Fox cut a significant figure at this year’s just-concluded NATPE, promoting its forthcoming Meredith Vieira-hosted game show, 25 Words or Less, and getting its messages out on multiple executive panels.
The activity level is not a radical departure from past years, but the Miami conference offered the industry one of the clearest views yet of the company that will remain after the merger with Disney is finally consummated this year.
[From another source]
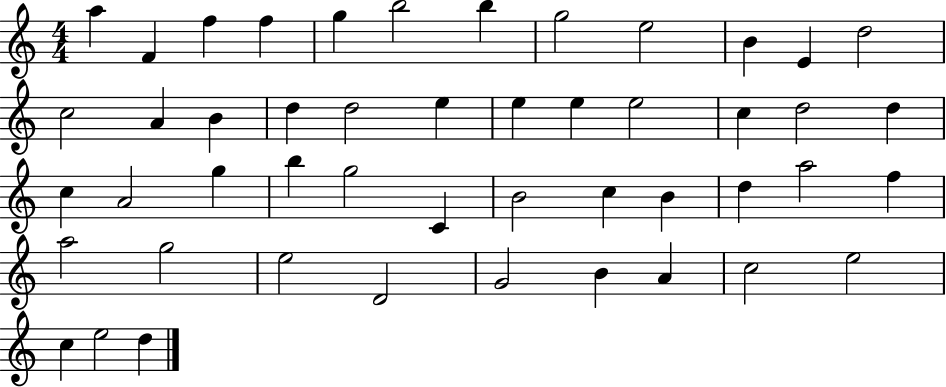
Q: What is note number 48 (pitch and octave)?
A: D5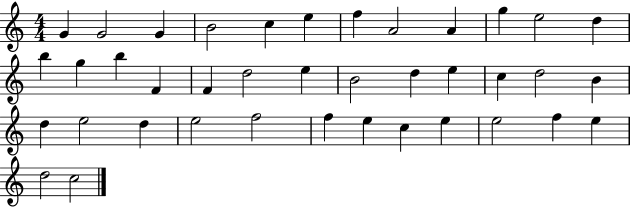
G4/q G4/h G4/q B4/h C5/q E5/q F5/q A4/h A4/q G5/q E5/h D5/q B5/q G5/q B5/q F4/q F4/q D5/h E5/q B4/h D5/q E5/q C5/q D5/h B4/q D5/q E5/h D5/q E5/h F5/h F5/q E5/q C5/q E5/q E5/h F5/q E5/q D5/h C5/h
The entity formerly known as 21st Century Fox has been re-christened Fox Corp., with the final regulatory approval expected in the coming weeks for Disney’s $71.3 billion purchase of most of the company. The remaining elements of Fox are all healthy assets: Fox News, rising sports network FS1, the Fox broadcast network and a portfolio of local TV stations that ranks No. 1 in terms of revenue among all groups, whether private or network-owned.
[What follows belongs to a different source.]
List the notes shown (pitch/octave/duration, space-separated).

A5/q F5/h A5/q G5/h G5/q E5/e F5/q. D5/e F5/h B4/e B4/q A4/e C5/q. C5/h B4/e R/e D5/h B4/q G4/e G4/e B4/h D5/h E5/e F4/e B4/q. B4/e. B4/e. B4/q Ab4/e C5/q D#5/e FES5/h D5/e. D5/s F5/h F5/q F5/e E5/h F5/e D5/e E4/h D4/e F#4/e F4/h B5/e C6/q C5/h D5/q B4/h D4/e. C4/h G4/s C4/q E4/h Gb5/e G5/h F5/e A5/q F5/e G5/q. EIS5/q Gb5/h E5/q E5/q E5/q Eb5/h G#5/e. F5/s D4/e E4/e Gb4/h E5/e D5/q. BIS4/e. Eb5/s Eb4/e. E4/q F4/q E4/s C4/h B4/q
Jack Abernethy, the longtime CEO of the stations who stepped away from his previous additional oversight role at Fox News, offered a typically straightforward outlook for the post-merger company.
“We’ll be smaller. We will be simpler. Easier to make decisions, easier to navigate,” Abernethy said. Asked by Deadline about the pros and the cons of the Disney deal, Abernethy was reiterated a sentiment from his keynote remarks. “The con may be size,” he said, “but given what we’re trying to do, I’m not so sure it’s as big a con as people think.”
The stations were big contributor to the $5.1 billion of fiscal 2018 revenue in the company’s TV unit, which accounts for half of the overall revenue for the new Fox. Ben Swinburne, an analyst with Morgan Stanley, just issued an upbeat new look at Fox, bumping up his valuation and maintaining his “overweight” rating on its stock. “While New Fox is essentially a portfolio of U.S. linear TV networks, we see growth characteristics that are meaningfully stronger than other publicly traded TV network peers,” he wrote
Twentieth Television, which produces syndicated shows like Page Six TV and Divorce Court, in addition to selling off-net rights to several major Fox TV and film titles, is among the assets moving to Disney. But the situation for stations differs a bit from that of the broadcast network, where the shift of Fox’s TV production to Disney dramatically altered the dynamic given networks’ increasing hunger for owned (not acquired) programming. The stations will still be able to air several potent titles, including Debmar-Mercury’s The Wendy Williams Show.
Frank Cicha, senior VP of programming for Fox Stations, did not offer an update on Williams, who recently stepped away from the show for health reasons. Fox also has declined to address speculation about Billy Bush joining the network once former NBC staple Extra moves into the Fox fold.

Cicha took some time during Fox’s NATPE party at the Soho Beach House to speak with Deadline about the makeup of 25 Words or Less and the general outlook of programming on the stations as the corporate landscape changes.
The company operates duopolies in several major markets, including New York, LA, Chicago and Houston. There are 28 Fox stations in 17 markets, covering 38% of U.S. homes and the company has been eagerly evaluating possible acquisition targets, especially in markets that align with NFL football (an expanded presence in Fox thanks to Thursday night games).
That array of stations gives Fox “a lot of shelf space to fill,” as Cicha puts it. As with M&A on the station front, the company has made moves to upgrade its offerings, knowing that stations will be more important than ever in the new era. The group put in aggressive bids for rights to mainstays Jeopardy and Wheel of Fortune, only to lose out to ABC stations.
For 25 Words, the company once again made use of testing, a tool that other network-owned station groups are much less reliant on: testing during the summer season.
“Our motivation is to put as much new product on the air as we can at a time when there’s not a lot of new product.” … Part of the motivation with testing is to not lose money.” It is also more efficient on the cost side, he added. “Spend $1 million instead of $20 million. That’s just the way to go.”
For Vieira, who has worked significant stretches of her career at CBS News, NBC’s Today and ABC’s The View, is having her most extensive Fox experience to date on 25 Words.
She credited Stephen Brown, EVP of Development for the station group, for pursuing her after her Today exit back in 2011. A subsequent syndicated talk show foray by Vieira with NBC fizzled, but Brown stayed on the case, suggesting her for 25 Words, especially given her history at the helm of Who Wants to Be a Millionaire during its syndicated run. “It’s a group of people who I really respect,” she said of Fox and the show’s producing team, adding that the LA crew shooting the show is “spooky-good.”